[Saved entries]
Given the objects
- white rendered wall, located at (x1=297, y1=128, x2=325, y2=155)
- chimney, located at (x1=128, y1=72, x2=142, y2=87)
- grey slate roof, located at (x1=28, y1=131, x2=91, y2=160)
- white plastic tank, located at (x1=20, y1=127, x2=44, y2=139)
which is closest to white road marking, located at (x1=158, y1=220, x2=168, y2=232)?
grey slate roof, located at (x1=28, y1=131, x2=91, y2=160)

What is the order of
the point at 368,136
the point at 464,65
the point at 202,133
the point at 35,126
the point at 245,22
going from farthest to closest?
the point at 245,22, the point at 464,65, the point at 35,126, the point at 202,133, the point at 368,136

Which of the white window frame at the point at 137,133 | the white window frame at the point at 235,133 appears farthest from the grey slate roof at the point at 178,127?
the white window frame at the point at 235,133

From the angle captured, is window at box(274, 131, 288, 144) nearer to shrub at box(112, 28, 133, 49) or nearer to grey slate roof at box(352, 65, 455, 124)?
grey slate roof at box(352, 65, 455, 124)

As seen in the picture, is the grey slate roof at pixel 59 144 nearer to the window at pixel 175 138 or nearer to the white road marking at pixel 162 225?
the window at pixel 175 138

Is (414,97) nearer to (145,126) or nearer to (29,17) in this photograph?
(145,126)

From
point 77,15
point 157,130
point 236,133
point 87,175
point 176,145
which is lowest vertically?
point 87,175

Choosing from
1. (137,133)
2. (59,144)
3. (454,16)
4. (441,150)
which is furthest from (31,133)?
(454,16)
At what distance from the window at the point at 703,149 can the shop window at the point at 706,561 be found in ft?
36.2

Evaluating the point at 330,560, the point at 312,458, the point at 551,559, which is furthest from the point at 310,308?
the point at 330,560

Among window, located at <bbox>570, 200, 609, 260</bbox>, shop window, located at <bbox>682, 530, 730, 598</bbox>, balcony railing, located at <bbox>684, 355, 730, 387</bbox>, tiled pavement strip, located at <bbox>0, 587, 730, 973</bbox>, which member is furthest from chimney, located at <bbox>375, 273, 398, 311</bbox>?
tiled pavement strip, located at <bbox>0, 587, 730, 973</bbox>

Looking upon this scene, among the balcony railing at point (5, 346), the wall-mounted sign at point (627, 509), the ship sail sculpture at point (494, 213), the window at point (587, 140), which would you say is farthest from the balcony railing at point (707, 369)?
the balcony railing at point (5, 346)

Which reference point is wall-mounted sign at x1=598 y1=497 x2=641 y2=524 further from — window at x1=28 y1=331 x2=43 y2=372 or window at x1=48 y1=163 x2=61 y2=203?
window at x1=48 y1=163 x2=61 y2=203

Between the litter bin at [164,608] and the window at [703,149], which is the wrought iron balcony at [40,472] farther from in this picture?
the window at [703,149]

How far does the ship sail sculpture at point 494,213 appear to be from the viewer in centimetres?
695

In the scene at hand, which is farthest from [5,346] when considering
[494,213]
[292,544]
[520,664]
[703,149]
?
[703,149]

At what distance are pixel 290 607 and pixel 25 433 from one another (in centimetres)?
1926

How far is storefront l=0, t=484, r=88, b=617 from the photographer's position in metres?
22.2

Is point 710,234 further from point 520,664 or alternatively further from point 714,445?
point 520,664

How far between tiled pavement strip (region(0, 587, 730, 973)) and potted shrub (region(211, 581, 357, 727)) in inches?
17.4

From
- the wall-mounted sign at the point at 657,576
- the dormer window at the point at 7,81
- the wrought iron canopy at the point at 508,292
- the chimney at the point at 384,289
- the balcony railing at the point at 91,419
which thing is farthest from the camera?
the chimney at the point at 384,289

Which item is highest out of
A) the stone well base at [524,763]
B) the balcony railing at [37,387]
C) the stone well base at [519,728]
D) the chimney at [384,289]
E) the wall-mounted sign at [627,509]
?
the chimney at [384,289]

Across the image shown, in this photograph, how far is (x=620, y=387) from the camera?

### Task goal
Starting at the line that contains "Which item is highest out of" and continuing through the end of the records, write those lines out again with every "stone well base" replaced by "stone fountain base", leaving everything else unchanged.

### Complete answer
Which item is highest out of
A) the stone fountain base at [524,763]
B) the balcony railing at [37,387]
C) the stone fountain base at [519,728]
D) the chimney at [384,289]
E) the wall-mounted sign at [627,509]
?
the chimney at [384,289]

Across the image shown, in this photograph, how far is (x=620, y=387) from the camera?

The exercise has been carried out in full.